__INFORMATION__.

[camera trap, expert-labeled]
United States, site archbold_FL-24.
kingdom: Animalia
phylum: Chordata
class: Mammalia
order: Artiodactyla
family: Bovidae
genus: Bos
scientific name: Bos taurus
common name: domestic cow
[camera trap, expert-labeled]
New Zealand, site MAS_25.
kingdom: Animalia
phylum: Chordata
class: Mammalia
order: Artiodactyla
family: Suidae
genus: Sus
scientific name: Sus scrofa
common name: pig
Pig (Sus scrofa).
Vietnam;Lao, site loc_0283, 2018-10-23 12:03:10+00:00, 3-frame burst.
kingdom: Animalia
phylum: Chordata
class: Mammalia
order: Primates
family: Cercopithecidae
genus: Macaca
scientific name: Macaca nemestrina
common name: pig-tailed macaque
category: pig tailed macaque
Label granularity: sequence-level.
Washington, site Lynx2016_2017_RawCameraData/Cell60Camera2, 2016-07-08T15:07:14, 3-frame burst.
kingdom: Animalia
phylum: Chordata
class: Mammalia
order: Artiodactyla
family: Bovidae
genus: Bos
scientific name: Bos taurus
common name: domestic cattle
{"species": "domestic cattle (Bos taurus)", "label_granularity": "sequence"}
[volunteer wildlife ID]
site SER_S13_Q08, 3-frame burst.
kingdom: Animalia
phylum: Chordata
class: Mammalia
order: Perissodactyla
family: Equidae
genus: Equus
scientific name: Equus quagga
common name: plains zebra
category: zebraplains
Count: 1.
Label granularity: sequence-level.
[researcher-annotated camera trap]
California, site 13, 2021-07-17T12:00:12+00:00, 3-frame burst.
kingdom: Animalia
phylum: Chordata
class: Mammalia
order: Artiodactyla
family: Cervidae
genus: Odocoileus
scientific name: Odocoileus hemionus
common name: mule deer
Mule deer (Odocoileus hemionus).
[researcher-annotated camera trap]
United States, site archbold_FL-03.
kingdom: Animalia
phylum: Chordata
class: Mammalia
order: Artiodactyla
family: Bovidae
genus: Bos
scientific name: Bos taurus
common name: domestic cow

__PROBLEM DETAILS__. Filter the records above for "family" and copy every matching line.

__SOLUTION TO THIS EXERCISE__.
family: Bovidae
family: Suidae
family: Cercopithecidae
family: Bovidae
family: Equidae
family: Cervidae
family: Bovidae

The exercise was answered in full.